My Python script contains a loop that uses subprocess to run commands outside the script. Each subprocess is independent. I listen for the returned message in case there's an error; I can't ignore the result of the subprocess. Here's the script without asyncio (I've replaced my computationally expensive call with sleep):
from subprocess import PIPE # https://docs.python.org/3/library/subprocess.html
import subprocess
def go_do_something(index: int) -> None:
"""
This function takes a long time
Nothing is returned
Each instance is independent
"""
process = subprocess.run(["sleep","2"],stdout=PIPE,stderr=PIPE,timeout=20)
stdout = process.stdout.decode("utf-8")
stderr = process.stderr.decode("utf-8")
if "error" in stderr:
print("error for "+str(index))
return
def my_long_func(val: int) -> None:
"""
This function contains a loop
Each iteration of the loop calls a function
Nothing is returned
"""
for index in range(val):
print("index = "+str(index))
go_do_something(index)
# run the script
my_long_func(3) # launch three tasks
I think I could use asyncio to speed up this activity since the Python script is waiting on the external subprocess to complete. I think threading or multiprocessing are not necessary, though they could also result in faster execution. Using a task queue (e.g., Celery) is another option.
I tried implementing the asyncio approach, but am missing something since the following attempt doesn't change the overall execution time:
import asyncio
from subprocess import PIPE # https://docs.python.org/3/library/subprocess.html
import subprocess
async def go_do_something(index: int) -> None:
"""
This function takes a long time
Nothing is returned
Each instance is independent
"""
process = subprocess.run(["sleep","2"],stdout=PIPE,stderr=PIPE,timeout=20)

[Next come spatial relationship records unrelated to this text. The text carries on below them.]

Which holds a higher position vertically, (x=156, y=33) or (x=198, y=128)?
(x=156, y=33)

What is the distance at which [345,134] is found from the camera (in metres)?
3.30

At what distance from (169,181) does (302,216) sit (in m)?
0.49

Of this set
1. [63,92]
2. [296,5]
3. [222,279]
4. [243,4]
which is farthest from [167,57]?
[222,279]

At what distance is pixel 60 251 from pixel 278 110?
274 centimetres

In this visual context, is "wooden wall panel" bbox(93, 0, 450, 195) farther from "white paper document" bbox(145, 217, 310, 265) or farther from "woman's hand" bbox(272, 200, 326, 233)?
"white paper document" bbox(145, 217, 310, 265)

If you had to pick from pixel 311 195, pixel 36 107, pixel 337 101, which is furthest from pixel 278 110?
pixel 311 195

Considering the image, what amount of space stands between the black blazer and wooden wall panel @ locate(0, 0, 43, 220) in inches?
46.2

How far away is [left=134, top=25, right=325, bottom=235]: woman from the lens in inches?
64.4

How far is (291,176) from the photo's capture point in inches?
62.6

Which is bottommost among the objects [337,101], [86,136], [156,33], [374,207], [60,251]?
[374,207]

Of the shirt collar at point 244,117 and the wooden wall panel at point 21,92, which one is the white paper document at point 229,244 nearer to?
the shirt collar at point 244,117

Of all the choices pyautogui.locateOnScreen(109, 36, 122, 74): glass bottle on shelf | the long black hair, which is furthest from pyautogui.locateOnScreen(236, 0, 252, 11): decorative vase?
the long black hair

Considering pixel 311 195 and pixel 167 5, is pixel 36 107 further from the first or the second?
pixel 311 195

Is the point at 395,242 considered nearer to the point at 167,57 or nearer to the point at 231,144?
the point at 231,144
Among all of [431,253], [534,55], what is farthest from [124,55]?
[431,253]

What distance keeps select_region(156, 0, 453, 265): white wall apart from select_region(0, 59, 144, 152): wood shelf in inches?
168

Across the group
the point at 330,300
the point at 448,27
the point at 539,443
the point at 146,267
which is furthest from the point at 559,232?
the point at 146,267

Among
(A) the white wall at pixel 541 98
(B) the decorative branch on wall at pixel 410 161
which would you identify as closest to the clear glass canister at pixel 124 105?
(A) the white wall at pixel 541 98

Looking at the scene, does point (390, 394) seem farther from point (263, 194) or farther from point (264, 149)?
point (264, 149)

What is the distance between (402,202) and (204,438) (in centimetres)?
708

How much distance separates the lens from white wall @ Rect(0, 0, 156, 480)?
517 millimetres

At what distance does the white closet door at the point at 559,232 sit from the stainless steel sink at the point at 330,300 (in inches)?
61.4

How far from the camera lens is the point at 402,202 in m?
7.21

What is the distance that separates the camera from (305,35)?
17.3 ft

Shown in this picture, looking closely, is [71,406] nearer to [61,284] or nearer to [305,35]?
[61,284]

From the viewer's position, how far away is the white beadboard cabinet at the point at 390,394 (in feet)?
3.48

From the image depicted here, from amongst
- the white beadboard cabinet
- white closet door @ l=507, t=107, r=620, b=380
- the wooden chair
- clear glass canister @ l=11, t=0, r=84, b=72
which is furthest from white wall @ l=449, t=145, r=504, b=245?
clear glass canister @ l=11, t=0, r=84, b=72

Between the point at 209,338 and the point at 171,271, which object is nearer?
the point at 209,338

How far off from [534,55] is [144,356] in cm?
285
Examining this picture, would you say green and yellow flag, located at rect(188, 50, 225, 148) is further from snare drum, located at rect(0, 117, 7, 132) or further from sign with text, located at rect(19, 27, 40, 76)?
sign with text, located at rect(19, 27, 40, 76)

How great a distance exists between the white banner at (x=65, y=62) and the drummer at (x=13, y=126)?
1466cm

stdout = process.stdout.decode("utf-8")
stderr = process.stderr.decode("utf-8")
if "error" in stderr:
print("error for "+str(index))
return
def my_long_func(val: int) -> None:
"""
This function contains a loop
Each iteration of the loop calls a function
Nothing is returned
"""
# https://docs.python.org/3/library/asyncio-eventloop.html
loop = asyncio.get_event_loop()
tasks = []
for index in range(val):
task = go_do_something(index)
tasks.append(task)
# https://docs.python.org/3/library/asyncio-task.html
tasks = asyncio.gather(*tasks)
loop.run_until_complete(tasks)
loop.close()
return
my_long_func(3) # launch three tasks
If I want to monitor the output of each subprocess but not wait while each subprocess runs, can I benefit from asyncio? Or does this situation require something like multiprocessing or Celery?